Calcul de la Cotisation Foncière des Entreprises (CFE) : Guide Complet

La Cotisation Foncière des Entreprises (CFE) est un impôt local dû par les entreprises et travailleurs indépendants exerçant leur activité au 1er janvier de l’année d’imposition. Si vous êtes entrepreneur, artisan ou professionnel libéral, vous avez peut-être déjà entendu parler de la Cotisation Foncière des Entreprises (CFE). La CFE peut être un poste de dépense inattendu pour les entrepreneurs, surtout en début d’activité.

En principe et sous réserve d’exonération, la CFE est due par les personnes physiques et les sociétés (y compris les micro-entreprises) qui exercent à titre habituel, en France, une activité professionnelle non salariée au 1er janvier de l’année d’imposition.

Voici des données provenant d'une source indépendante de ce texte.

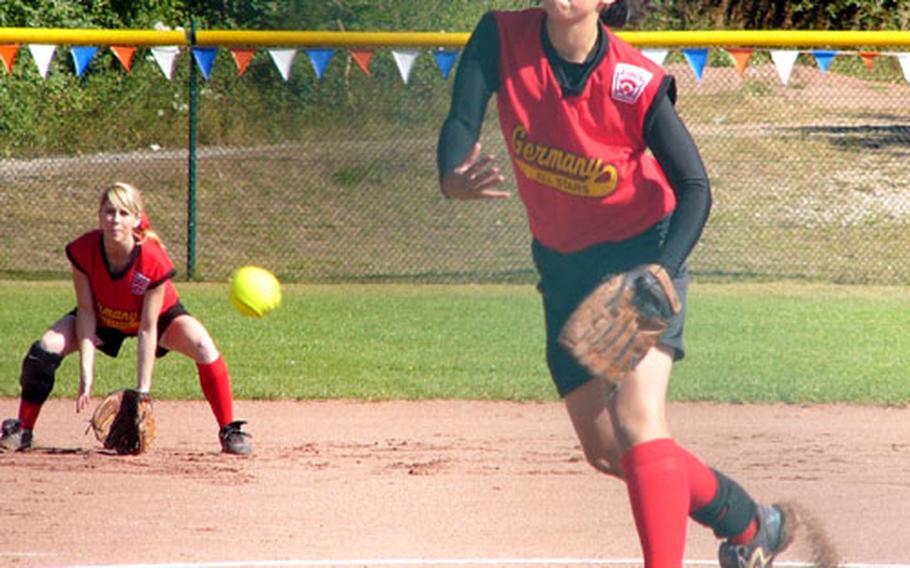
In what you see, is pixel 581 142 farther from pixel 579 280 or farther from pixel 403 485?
pixel 403 485

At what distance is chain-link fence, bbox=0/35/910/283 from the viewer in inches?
482

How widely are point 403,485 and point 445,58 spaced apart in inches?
212

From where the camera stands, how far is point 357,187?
45.8ft

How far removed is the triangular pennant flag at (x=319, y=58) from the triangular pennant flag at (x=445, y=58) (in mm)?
732

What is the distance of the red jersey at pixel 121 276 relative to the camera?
5.80m

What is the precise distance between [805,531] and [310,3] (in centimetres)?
225

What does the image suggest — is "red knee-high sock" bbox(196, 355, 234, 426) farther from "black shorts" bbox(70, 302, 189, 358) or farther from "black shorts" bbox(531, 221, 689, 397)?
Result: "black shorts" bbox(531, 221, 689, 397)

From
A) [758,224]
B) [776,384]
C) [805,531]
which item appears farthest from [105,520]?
[758,224]

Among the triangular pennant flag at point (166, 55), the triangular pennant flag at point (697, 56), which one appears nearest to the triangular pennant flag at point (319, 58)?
the triangular pennant flag at point (166, 55)

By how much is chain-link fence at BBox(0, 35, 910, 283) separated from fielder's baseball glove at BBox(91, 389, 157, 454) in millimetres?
5202

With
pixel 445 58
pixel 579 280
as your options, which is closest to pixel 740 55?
pixel 445 58

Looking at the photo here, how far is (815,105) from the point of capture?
1730cm

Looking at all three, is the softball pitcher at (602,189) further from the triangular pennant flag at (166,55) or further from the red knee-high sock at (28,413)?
the triangular pennant flag at (166,55)

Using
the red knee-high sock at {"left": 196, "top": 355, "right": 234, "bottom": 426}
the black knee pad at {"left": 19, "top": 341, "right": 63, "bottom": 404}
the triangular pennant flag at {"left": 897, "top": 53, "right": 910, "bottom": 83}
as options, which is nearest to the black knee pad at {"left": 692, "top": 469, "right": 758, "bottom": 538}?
the red knee-high sock at {"left": 196, "top": 355, "right": 234, "bottom": 426}
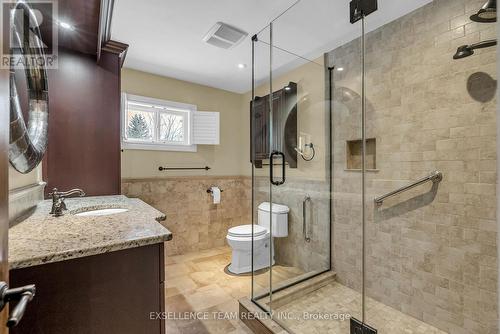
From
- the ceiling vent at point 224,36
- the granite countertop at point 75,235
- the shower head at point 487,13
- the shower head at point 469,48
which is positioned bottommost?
the granite countertop at point 75,235

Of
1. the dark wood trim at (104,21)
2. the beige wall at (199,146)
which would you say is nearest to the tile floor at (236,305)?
the beige wall at (199,146)

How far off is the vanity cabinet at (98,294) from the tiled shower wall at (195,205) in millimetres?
1989

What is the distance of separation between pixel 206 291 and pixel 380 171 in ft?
6.22

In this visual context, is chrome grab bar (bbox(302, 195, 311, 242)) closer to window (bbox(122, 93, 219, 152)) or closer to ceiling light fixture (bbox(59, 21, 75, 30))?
window (bbox(122, 93, 219, 152))

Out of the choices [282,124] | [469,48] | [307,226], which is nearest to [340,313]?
[307,226]

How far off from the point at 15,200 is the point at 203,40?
1.84 metres

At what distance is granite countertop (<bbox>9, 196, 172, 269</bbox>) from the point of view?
2.63 ft

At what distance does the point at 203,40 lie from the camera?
7.25ft

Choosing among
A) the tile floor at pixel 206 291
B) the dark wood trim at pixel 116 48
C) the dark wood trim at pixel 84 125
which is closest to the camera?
the tile floor at pixel 206 291

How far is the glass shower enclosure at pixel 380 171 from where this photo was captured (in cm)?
153

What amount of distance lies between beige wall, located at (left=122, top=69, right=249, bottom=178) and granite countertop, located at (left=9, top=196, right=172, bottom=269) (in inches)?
58.6

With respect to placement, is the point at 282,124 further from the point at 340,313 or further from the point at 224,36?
the point at 340,313

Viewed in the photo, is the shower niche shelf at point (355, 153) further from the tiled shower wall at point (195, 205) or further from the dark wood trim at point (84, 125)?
the dark wood trim at point (84, 125)

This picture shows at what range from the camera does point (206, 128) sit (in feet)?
10.7
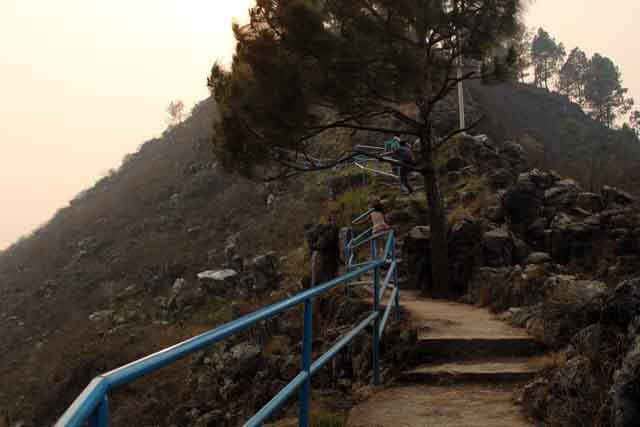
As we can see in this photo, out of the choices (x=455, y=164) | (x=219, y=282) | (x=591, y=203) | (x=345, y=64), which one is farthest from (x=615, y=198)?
(x=219, y=282)

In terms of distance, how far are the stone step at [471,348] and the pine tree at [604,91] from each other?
72.9 meters

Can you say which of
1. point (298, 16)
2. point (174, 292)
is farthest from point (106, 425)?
point (174, 292)

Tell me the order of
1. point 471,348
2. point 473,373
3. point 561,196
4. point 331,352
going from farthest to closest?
point 561,196, point 471,348, point 473,373, point 331,352

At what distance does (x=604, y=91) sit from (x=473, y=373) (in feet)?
253

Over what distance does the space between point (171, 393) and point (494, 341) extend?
10.0m

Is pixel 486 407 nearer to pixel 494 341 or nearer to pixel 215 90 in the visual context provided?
pixel 494 341

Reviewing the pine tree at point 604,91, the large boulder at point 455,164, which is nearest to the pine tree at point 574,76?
the pine tree at point 604,91

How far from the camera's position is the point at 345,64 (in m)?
8.98

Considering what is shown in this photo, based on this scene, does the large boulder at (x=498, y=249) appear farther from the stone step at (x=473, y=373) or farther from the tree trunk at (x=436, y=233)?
the stone step at (x=473, y=373)

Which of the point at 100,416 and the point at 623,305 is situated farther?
the point at 623,305

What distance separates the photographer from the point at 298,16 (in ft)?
29.1

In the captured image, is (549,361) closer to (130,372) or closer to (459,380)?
(459,380)

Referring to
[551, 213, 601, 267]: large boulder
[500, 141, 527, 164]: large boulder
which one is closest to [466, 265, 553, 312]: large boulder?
[551, 213, 601, 267]: large boulder

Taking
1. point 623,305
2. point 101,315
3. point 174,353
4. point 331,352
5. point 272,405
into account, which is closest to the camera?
point 174,353
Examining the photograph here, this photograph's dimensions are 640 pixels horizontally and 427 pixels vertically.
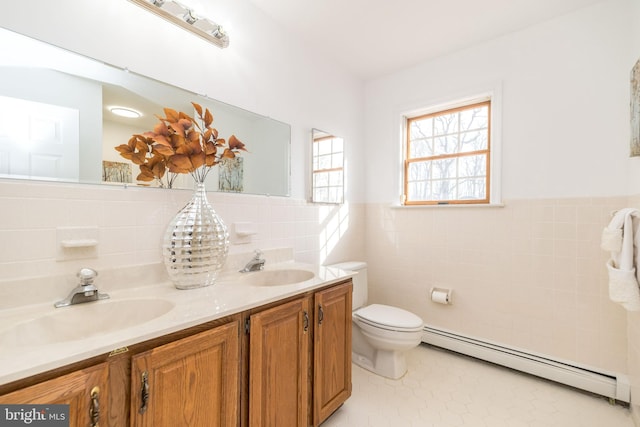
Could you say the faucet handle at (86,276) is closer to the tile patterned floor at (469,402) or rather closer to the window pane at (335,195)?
the tile patterned floor at (469,402)

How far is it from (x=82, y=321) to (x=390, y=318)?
172 cm

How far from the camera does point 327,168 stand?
2.39 metres

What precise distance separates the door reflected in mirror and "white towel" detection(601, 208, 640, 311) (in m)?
1.72

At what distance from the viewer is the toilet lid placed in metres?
1.91

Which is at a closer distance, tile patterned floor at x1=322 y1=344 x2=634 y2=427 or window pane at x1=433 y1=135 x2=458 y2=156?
tile patterned floor at x1=322 y1=344 x2=634 y2=427

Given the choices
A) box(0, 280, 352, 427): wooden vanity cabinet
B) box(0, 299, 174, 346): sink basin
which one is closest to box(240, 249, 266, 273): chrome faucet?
box(0, 280, 352, 427): wooden vanity cabinet

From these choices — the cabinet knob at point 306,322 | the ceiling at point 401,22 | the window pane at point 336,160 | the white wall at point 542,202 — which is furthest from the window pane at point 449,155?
the cabinet knob at point 306,322

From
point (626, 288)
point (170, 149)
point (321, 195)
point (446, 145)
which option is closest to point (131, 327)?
point (170, 149)

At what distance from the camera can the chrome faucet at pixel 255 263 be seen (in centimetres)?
168

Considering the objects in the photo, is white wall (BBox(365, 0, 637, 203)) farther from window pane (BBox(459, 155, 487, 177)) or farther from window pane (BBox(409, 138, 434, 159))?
window pane (BBox(409, 138, 434, 159))

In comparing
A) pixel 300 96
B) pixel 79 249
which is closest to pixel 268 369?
pixel 79 249

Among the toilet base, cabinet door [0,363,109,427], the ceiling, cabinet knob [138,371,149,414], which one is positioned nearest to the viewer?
cabinet door [0,363,109,427]

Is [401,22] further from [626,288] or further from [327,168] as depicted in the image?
[626,288]

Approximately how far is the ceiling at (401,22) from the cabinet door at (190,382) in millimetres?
2003
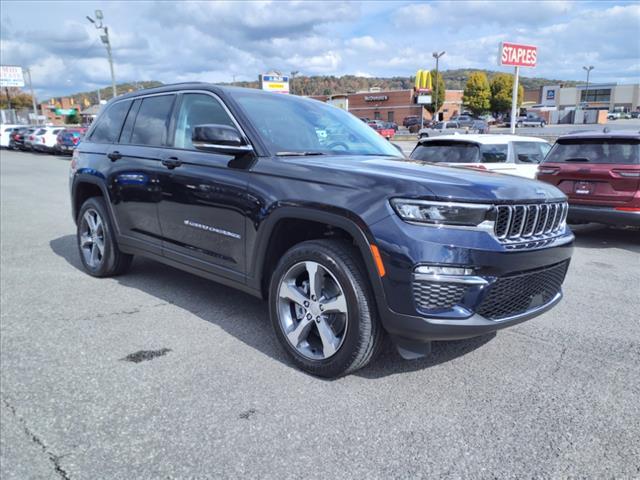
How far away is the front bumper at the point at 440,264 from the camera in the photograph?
8.77 feet

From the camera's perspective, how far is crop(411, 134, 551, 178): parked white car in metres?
7.99

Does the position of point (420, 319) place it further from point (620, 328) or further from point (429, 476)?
point (620, 328)

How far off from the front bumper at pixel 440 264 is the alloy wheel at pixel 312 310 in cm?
38

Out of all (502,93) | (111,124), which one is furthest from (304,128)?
(502,93)

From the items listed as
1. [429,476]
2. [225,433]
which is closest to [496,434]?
[429,476]

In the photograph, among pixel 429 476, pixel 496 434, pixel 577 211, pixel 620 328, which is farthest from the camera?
pixel 577 211

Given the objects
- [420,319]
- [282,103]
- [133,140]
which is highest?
[282,103]

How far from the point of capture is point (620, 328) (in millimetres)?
4105

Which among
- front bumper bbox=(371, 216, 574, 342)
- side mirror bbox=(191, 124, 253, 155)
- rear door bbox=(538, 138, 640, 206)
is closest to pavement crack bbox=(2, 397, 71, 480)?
front bumper bbox=(371, 216, 574, 342)

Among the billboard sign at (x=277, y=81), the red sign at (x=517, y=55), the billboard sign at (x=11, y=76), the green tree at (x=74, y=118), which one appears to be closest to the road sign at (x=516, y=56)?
the red sign at (x=517, y=55)

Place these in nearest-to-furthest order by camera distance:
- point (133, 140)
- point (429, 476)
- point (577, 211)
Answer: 1. point (429, 476)
2. point (133, 140)
3. point (577, 211)

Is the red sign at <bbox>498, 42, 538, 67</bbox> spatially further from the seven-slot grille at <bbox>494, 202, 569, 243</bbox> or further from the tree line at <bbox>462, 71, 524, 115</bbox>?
the tree line at <bbox>462, 71, 524, 115</bbox>

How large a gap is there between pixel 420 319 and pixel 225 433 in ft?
3.94

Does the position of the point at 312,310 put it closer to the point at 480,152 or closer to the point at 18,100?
the point at 480,152
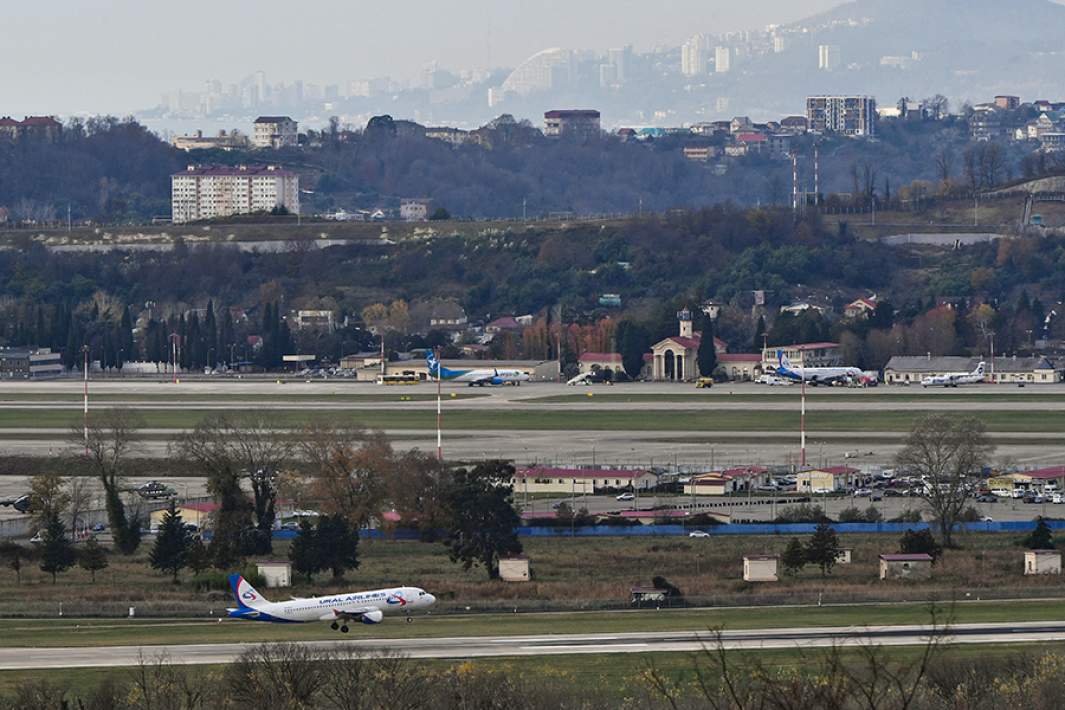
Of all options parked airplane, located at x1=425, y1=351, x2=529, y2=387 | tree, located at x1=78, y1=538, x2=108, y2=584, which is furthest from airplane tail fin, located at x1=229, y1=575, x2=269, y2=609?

Pour être redevable de la CFE, l'activité du contribuable doit remplir les conditions suivantes :

  • L'activité est exercée en France
  • L'activité présente un caractère habituel : elle est exercée de manière répétée
  • L'activité est exercée à titre professionnel : cela exclut les activités sans but lucratif et les personnes qui se limitent à la gestion de leur patrimoine privé
  • L'activité est non salariée : les salariés ne sont pas concernés par la CFE

Les sociétés et entrepreneurs individuels doivent payer la CFE quels que soient leur statut juridique, la nature de leur activité, leur régime d'imposition et leur nationalité.

La CFE est calculée différemment selon que l'entreprise dispose ou non d'un local (ou terrain) pour l'exercice de son activité.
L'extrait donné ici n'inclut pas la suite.